Integrantes desses bandos de pichadores constituíram um prêmio em dinheiro destinado ao primeiro que conseguisse conspurcar o venerando edifício planejado pelo arquiteto Ramos de Azevedo. A Guarda Civil Metropolitana foi mobilizada para proteger os velhos contrafortess, mas nada garante o velho teatro contra a impressão das bobagens quase sempre incompreensíveis que carimbam, hoje, boa parte do espaço público disponível no País.

O fenômeno da pichação de paredes, muros e calçadas, placas de sinalização e monumentos – de que o episódio do Teatro Municipal de São Paulo é apenas uma entre literalmente incontáveis manifestações – desafia estudiosos. As tentativas feitas até agora não foram capazes de fornecer explicações convincentes e, mais que isso, não conseguiram fazer nada de prático para deter a onda de vandalismo alimentado a spray.

A filósofa Marilene Chaui, por exemplo, às voltas com o problema na terrena condição de secretária municipal da Cultura [de São Paulo], chegou a ensaiar algumas tentativas de interpretação numa das incalculáveis vezes em que foi maldosamente enfeado o Monumento à Imigração Japonesa da escultora Tomie Ohtake, na Avenida 23 de Maio. Chaui arriscou uma exegese freudiana que passava pela pichação como algo tendo a ver com a afirmação sexual dos jovens beócios responsáveis.

Pode ser – quem sabe? Mas certamente seria interessante incluir no rol das hipóteses algo que tem a ver com o brutal, avassalador processo de migração interna que marcou o Brasil nos últimos 30, 35 anos. Poucas vezes se terá visto no mundo uma transformação tão rápida e drástica de um país de população rural vastamente majoritária num país altamente – e sobretudo caoticamente – urbanizado. De 70% de brasileiros alojados no campo, passamos, num estalar de dedos, a ver mais que essa porcentagem amontoada em cidades.

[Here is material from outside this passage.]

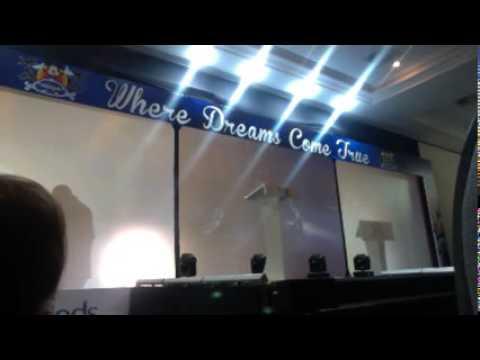 Transmissão ao vivo de Minds English ...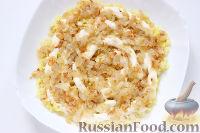 Фото приготовления рецепта: Слоеный салат «Крабы в шубе», с рисом и сухариками - шаг №4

Falharam os planejadores urbanos, os governos, as elites. Idéias interessantes como a criação de pólos intermediários de desenvolvimento que peneirassem, retendo em parte, o êxodo para as capitais, mal chegaram a ser tentadas em um ou outro Estado, e foram deixadas de lado. O crescimento desordenado e incontrolável das grandes cidades, somado à rudeza de direitos civís desrespeitados e a desigualdades sociais escandalosas, tingidos ainda por cima pelas feias cores de uma década de estagnação econômica, provavelmente terá criado um tipo de cidadão sem cidadania.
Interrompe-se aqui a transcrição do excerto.